Iestyn Davies, Chief Executive, Colleges Wales said:
“Despite the very different policy and political environments across the four nations of the UK, there are a number of key challenges and changes that we share – and colleges must be at the heart of our collectively meeting these challenges. That’s why it is great to see such an impressive range of experts and organisations coming together to share best practice and develop a positive vision for colleges across the four nations.”
Dame Ruth Silver, Chair, Further Education Trust for Leadership (FETL) said:
“FETL is honoured to be supporting this crucial commission at a crucial time for the sector.
“In the hands of such widely experienced Commissioners, we can look forward to doing an end to the continual patching of initiative after initiative into our work and look ahead to the prospect of a fair, new wholeness of purpose and professionalism.”
Paul Feldman, Jisc CEO said:
“Jisc enables colleges to transform into digitally efficient and confident organisations capable of upskilling the current workforce and preparing our young people for future careers. But they need support if they are to continue to meet the rising expectations of students and produce technically skilled labour the UK economy needs.
“I am delighted to be part of the expert panel and look forward to helping the Commission provide the direction and clout colleges require to thrive in future. I believe this collaboration will help deliver Jisc’s vision to transform education and support our colleges and skills providers in preparing for the fourth industrial revolution.”
Stewart Foster, Managing Director of NCFE Awarding said:
“We’re delighted to support the Commission which is very well timed to address the changing demands of the sector across the next 10 years. We believe that this work will help to drive through change as well as position colleges to bridge future skills gaps across the four nations.”
Graham Hasting-Evans, Group Managing Director, NOCN said:
“What we train, how we train and the medium and facilities for training are going to change radically over the next five years. AI, digital, new materials and new methods are going to have a profound impact. Hence it is essential that colleges start to develop their view on what their delivery will look out in the future; how they will manage the transition and where the funding will come from for the significant investment that will be required. NOCN is therefore delighted to be able to support this critical initiative.”

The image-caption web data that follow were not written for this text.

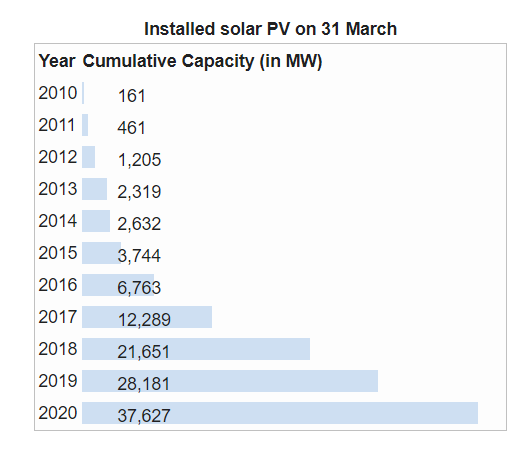 solar PV installed figure is 37,627 MW which is 133% higher compared to past year data i.e. 28,181 MW.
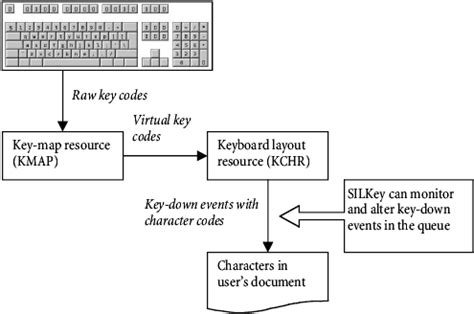 page layout theory an introduction to keyboard layout design theory what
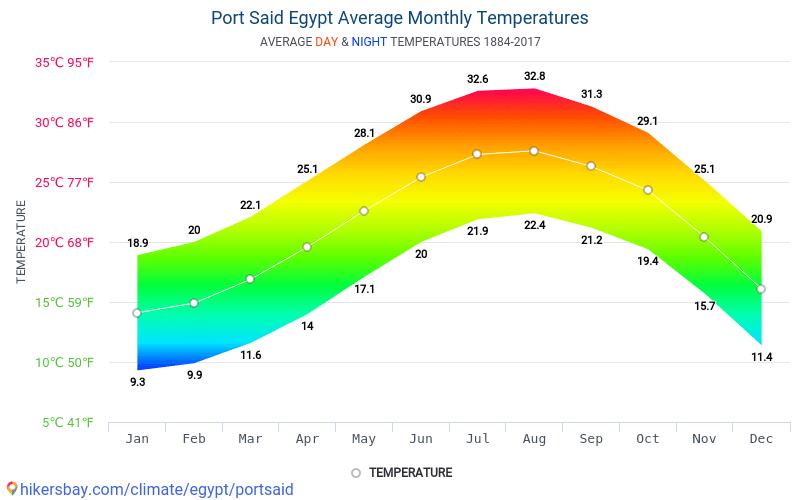 Puerto Saíd - Clima y temperaturas medias mensuales 1884 - 2017 Temperatura media en Puerto Saíd sobre los años. Tiempo promedio en Puerto Saíd, Egipto.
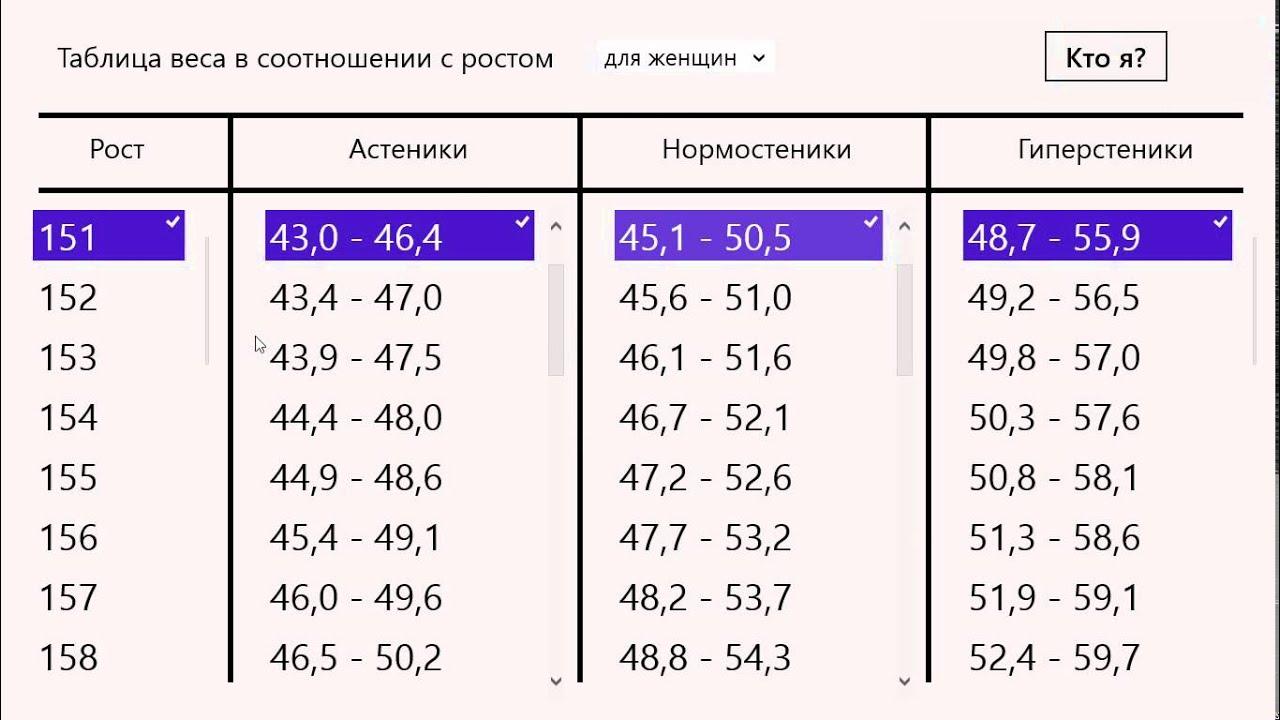 Вес при росте 154 у женщины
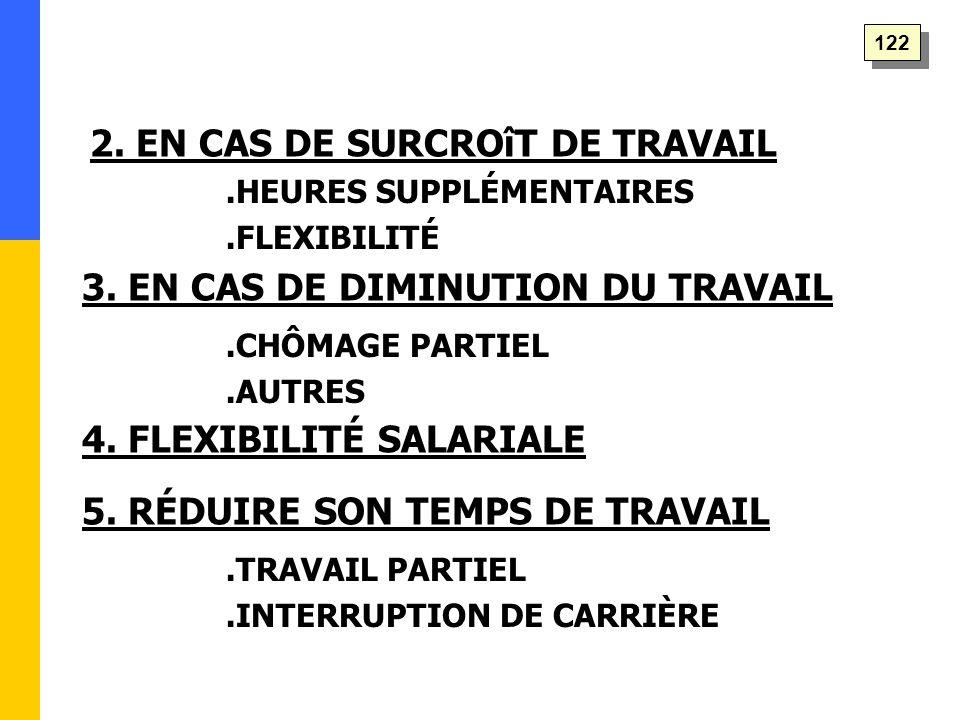 2. EN CAS DE SURCROîT DE TRAVAIL.HEURES SUPPLÉMENTAIRES.FLEXIBILITÉ 3.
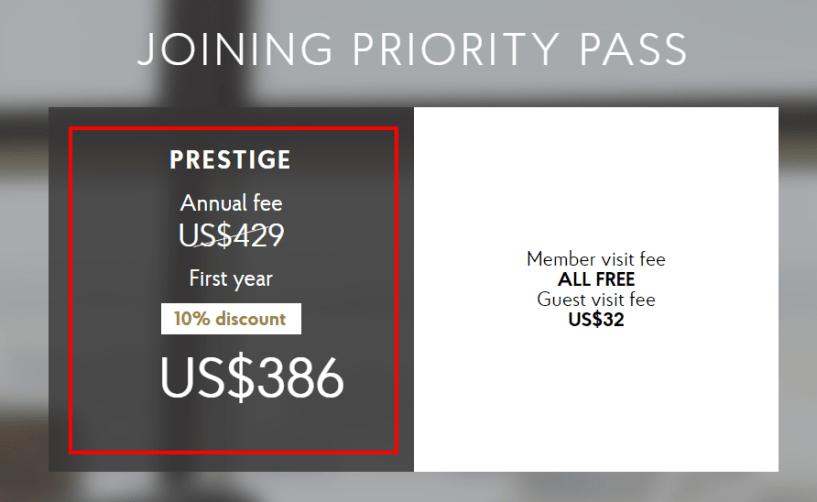 Priority Pass Coupon Codes- Prestige Plan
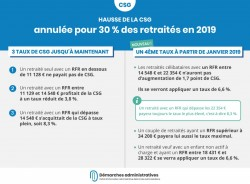 Hausse CSG annulée pour 30 % des retraités en 2019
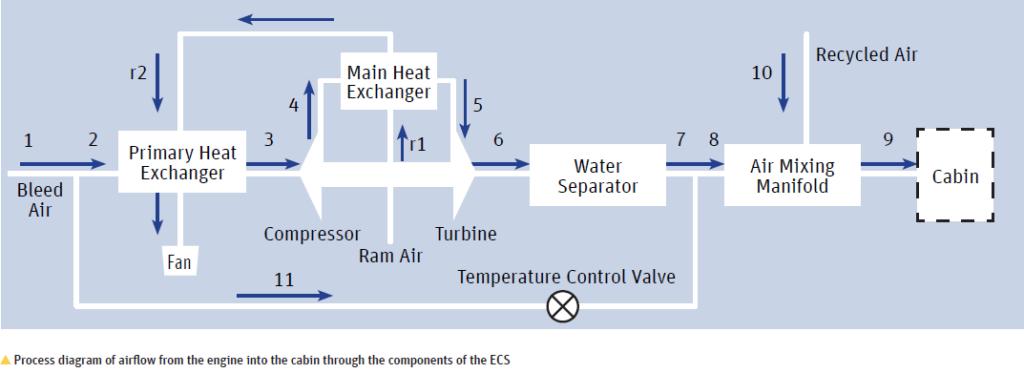 Процесс схема воздушного потока из двигателя в кабину через компонент ECS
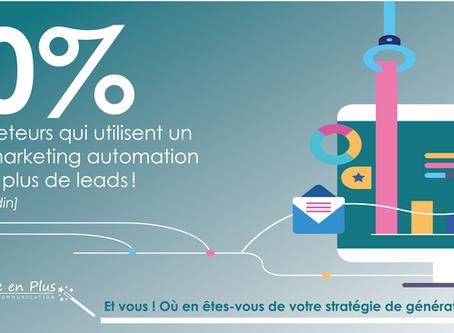 Quels sont les avantages du Marketing Automation ?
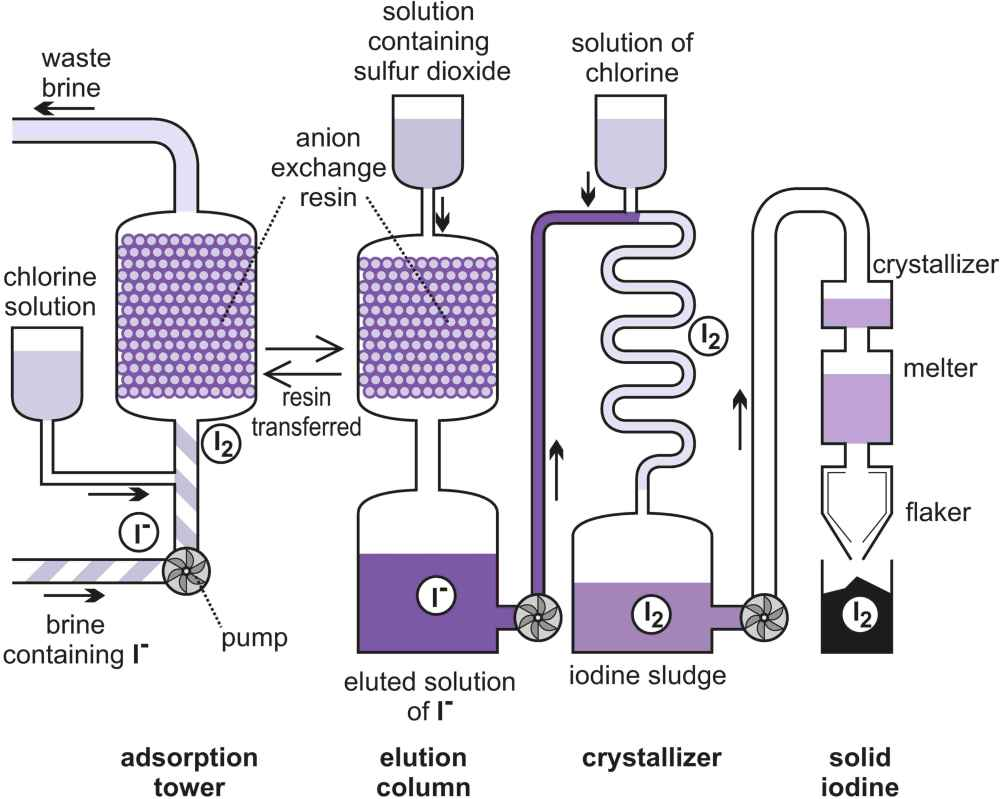 medium resolution of a diagram illustrating the manufacture of iodine from brine by the blowing out method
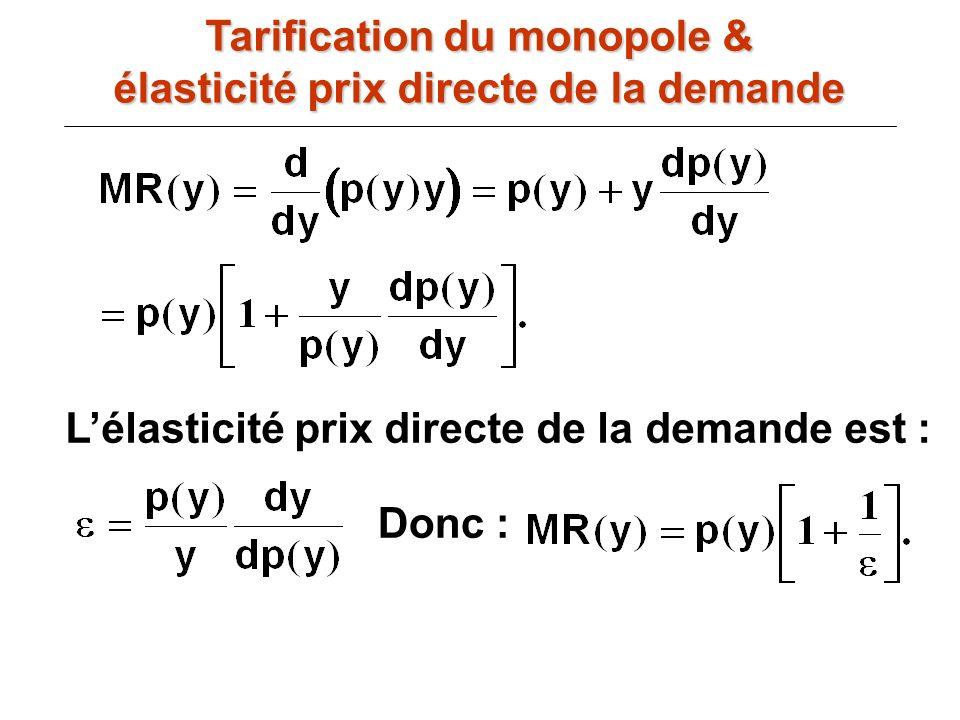 Donc : Lélasticité prix directe de la demande est : Tarification du monopole & élasticité prix directe de la demande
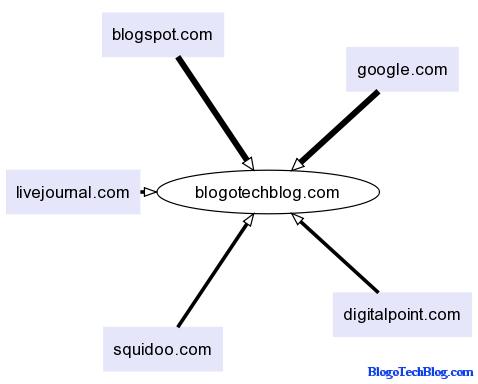 Backlinks to Blog
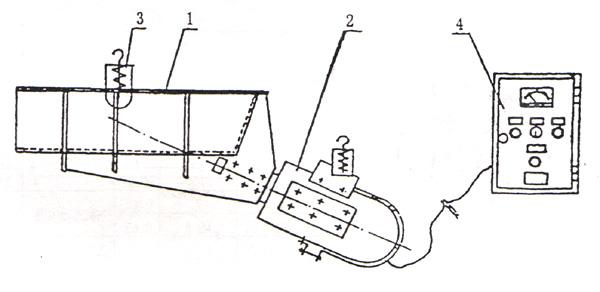 电磁振动给料机结构图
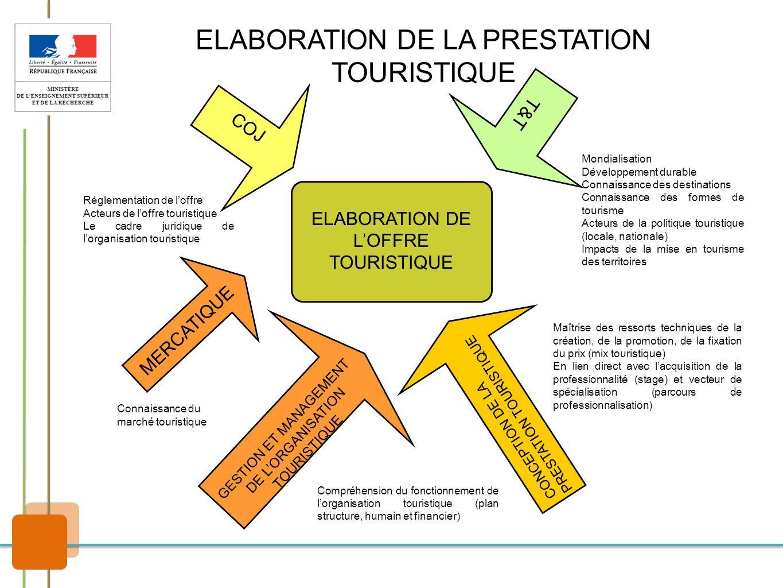 T&T ELABORATION DE LOFFRE TOURISTIQUE COJ Réglementation de loffre Acteurs de loffre touristique Le cadre juridique de lorganisation touristique Mondi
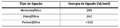 Tabela 1 aumentada.png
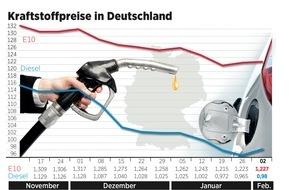 ADAC: Kraftstoffpreise ziehen leicht an / Ölpreis legt seit vergangener Woche zu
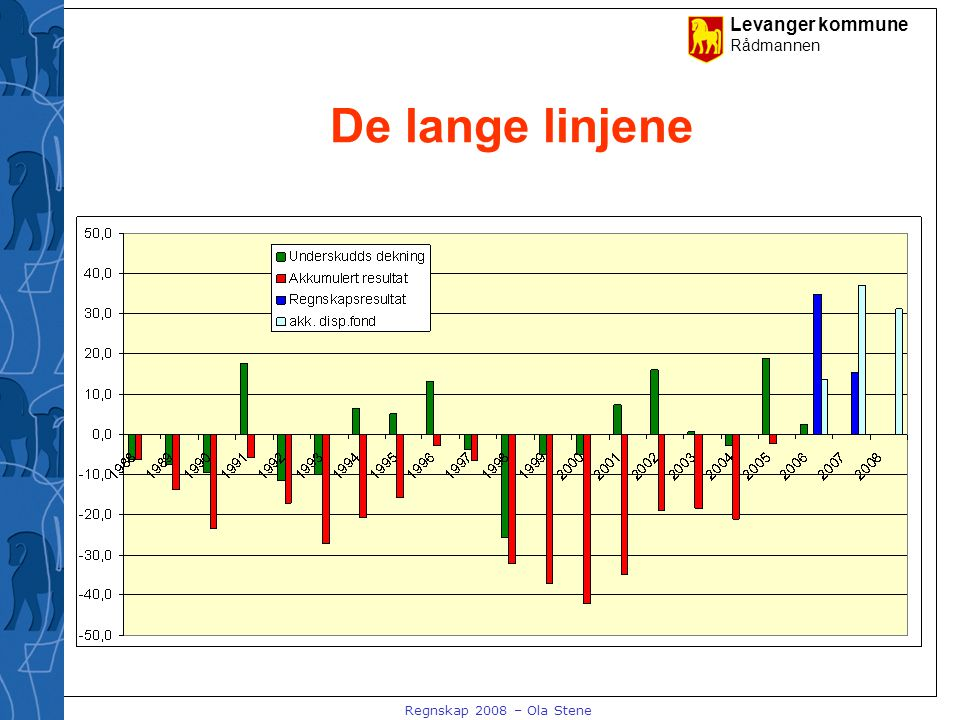 Levanger kommune Rådmannen Regnskap 2008 – Ola Stene De lange linjene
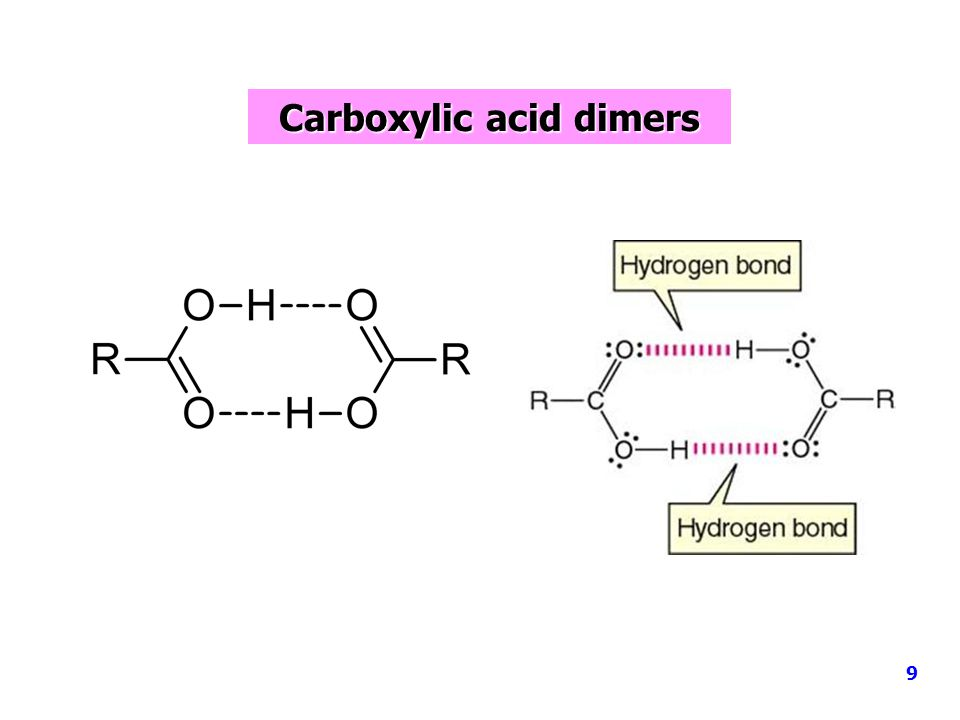 Carboxylic acid dimers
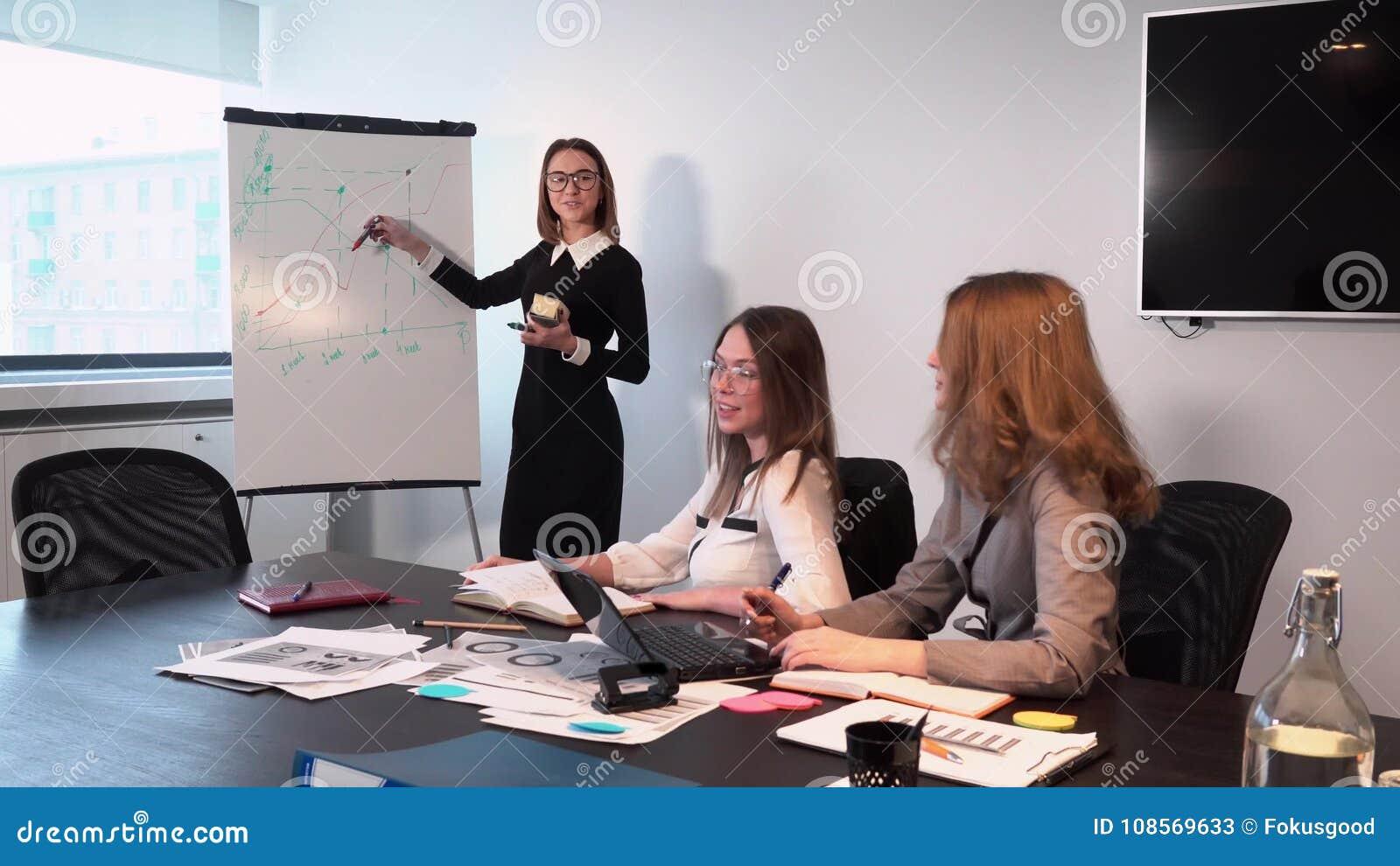 Работа на телевиденье для девушек работа для девушки в ростове на дону без опыта работы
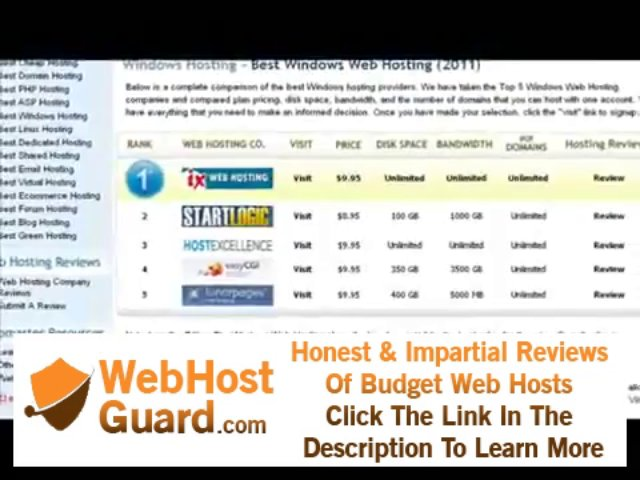 Domain Hosting Reviews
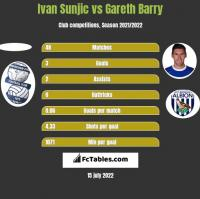 Ivan Sunjic vs Gareth Barry h2h player stats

Cindy Rampersaud, Senior Vice President BTEC and Apprenticeships at Pearson said:
"At Pearson, we know that colleges are a central part of our education systems, right across the UK. And with rapid changes in technology, careers, demography, business ecosystems and so much more besides, this Independent Commission has a key role to play in setting out a vision which ensures that the colleges of the future continues to play a key role in responding to these challenges - for young people and adults throughout their educational journey - providing academic, technical and applied general pathways to continue to support social and economic growth for a diverse range of learners, communities and more broadly for UK PLC."